*** Opening Material for this exercise ***

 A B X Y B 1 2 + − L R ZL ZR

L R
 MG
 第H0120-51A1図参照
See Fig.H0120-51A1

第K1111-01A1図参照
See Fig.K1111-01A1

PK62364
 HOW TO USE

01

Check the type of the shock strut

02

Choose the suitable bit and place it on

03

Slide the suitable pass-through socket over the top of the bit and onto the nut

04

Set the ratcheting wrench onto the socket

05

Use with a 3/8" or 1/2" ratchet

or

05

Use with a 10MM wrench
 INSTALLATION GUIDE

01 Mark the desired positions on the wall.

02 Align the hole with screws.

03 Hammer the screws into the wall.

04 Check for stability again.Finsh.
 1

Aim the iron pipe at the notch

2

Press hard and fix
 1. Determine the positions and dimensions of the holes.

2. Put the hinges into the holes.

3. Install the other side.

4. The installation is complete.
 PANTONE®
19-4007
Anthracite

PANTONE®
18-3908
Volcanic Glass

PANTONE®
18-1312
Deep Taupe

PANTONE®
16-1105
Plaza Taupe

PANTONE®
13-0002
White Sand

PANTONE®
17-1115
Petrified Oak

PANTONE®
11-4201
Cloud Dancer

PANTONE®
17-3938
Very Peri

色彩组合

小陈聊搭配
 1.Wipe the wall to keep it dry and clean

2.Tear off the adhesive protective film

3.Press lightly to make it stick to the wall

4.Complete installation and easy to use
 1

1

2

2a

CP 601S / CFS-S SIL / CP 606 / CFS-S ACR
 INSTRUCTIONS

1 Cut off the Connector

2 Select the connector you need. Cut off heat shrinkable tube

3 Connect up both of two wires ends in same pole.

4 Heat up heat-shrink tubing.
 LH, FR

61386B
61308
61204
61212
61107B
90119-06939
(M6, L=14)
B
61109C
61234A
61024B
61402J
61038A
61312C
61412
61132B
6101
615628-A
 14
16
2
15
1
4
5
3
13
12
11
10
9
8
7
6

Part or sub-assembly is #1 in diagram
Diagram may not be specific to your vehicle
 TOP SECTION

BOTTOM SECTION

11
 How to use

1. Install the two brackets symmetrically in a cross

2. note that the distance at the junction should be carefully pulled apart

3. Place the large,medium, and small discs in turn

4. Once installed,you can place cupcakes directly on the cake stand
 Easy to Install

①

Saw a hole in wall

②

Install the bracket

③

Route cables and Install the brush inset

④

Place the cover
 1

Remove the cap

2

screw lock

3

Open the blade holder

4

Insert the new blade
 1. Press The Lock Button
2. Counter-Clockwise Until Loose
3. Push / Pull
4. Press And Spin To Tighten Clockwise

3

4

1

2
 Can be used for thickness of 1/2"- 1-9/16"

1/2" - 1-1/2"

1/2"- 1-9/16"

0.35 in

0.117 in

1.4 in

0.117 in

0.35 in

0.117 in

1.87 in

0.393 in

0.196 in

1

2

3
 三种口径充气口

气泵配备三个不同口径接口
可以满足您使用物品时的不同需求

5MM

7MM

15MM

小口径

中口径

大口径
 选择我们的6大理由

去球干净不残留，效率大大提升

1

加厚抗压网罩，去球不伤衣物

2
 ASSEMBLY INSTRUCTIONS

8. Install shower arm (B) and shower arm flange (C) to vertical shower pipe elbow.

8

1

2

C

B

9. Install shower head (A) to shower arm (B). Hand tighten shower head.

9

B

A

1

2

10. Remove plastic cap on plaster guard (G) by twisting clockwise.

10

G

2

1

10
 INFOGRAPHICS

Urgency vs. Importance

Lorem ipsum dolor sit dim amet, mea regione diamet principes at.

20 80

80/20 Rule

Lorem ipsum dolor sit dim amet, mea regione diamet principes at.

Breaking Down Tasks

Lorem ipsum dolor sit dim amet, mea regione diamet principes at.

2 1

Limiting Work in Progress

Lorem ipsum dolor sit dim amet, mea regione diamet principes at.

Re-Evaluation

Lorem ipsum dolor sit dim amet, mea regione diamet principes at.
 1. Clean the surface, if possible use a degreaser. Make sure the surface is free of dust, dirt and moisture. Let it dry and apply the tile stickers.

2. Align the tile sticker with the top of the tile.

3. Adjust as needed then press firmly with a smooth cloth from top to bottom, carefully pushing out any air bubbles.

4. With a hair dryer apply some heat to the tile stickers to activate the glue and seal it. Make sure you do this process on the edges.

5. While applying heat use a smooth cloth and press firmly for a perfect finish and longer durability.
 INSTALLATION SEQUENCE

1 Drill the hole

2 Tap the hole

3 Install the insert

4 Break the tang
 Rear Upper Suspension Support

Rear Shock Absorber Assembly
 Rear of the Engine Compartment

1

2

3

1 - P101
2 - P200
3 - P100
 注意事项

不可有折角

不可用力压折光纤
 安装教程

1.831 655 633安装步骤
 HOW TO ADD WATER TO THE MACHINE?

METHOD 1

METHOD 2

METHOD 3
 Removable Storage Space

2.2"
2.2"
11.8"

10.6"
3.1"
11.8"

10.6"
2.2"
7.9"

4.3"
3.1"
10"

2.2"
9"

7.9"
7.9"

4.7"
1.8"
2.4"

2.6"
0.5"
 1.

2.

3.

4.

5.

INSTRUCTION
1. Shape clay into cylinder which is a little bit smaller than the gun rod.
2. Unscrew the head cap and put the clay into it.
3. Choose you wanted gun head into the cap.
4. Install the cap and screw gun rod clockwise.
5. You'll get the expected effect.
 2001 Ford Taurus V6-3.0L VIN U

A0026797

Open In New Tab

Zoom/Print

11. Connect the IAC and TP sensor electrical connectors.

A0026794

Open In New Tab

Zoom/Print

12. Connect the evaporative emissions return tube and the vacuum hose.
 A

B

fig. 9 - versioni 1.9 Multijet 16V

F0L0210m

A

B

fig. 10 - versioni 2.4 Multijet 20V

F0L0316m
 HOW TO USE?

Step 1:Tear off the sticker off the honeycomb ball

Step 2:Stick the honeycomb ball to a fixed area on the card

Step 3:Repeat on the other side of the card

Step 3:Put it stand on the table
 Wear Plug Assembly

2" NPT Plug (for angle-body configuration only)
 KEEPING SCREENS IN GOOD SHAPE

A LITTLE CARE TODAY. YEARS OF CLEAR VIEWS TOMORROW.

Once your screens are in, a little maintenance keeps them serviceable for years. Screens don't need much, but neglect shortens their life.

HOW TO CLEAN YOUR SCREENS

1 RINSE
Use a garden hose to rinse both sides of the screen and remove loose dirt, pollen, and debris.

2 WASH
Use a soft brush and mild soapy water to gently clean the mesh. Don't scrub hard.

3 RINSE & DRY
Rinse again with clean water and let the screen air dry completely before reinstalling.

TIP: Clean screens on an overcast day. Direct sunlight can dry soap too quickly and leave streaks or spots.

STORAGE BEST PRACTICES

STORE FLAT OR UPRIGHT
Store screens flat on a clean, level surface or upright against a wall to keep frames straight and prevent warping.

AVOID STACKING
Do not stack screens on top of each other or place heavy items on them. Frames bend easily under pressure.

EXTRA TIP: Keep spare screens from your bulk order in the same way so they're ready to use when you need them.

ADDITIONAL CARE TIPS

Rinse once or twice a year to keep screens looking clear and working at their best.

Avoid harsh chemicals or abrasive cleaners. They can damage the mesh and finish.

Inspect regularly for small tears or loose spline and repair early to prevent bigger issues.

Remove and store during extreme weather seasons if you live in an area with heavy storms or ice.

*** Closing Material for this exercise ***

§ **Exercise**
Going back to the entries above, set down exactly the lines that begin at the one with "3. Push / Pull" and end at the one with "4 Break the tang", both included, and nothing else.

§ **Solution to the exercise**
3. Push / Pull
4. Press And Spin To Tighten Clockwise

3

4

1

2
 Can be used for thickness of 1/2"- 1-9/16"

1/2" - 1-1/2"

1/2"- 1-9/16"

0.35 in

0.117 in

1.4 in

0.117 in

0.35 in

0.117 in

1.87 in

0.393 in

0.196 in

1

2

3
 三种口径充气口

气泵配备三个不同口径接口
可以满足您使用物品时的不同需求

5MM

7MM

15MM

小口径

中口径

大口径
 选择我们的6大理由

去球干净不残留，效率大大提升

1

加厚抗压网罩，去球不伤衣物

2
 ASSEMBLY INSTRUCTIONS

8. Install shower arm (B) and shower arm flange (C) to vertical shower pipe elbow.

8

1

2

C

B

9. Install shower head (A) to shower arm (B). Hand tighten shower head.

9

B

A

1

2

10. Remove plastic cap on plaster guard (G) by twisting clockwise.

10

G

2

1

10
 INFOGRAPHICS

Urgency vs. Importance

Lorem ipsum dolor sit dim amet, mea regione diamet principes at.

20 80

80/20 Rule

Lorem ipsum dolor sit dim amet, mea regione diamet principes at.

Breaking Down Tasks

Lorem ipsum dolor sit dim amet, mea regione diamet principes at.

2 1

Limiting Work in Progress

Lorem ipsum dolor sit dim amet, mea regione diamet principes at.

Re-Evaluation

Lorem ipsum dolor sit dim amet, mea regione diamet principes at.
 1. Clean the surface, if possible use a degreaser. Make sure the surface is free of dust, dirt and moisture. Let it dry and apply the tile stickers.

2. Align the tile sticker with the top of the tile.

3. Adjust as needed then press firmly with a smooth cloth from top to bottom, carefully pushing out any air bubbles.

4. With a hair dryer apply some heat to the tile stickers to activate the glue and seal it. Make sure you do this process on the edges.

5. While applying heat use a smooth cloth and press firmly for a perfect finish and longer durability.
 INSTALLATION SEQUENCE

1 Drill the hole

2 Tap the hole

3 Install the insert

4 Break the tang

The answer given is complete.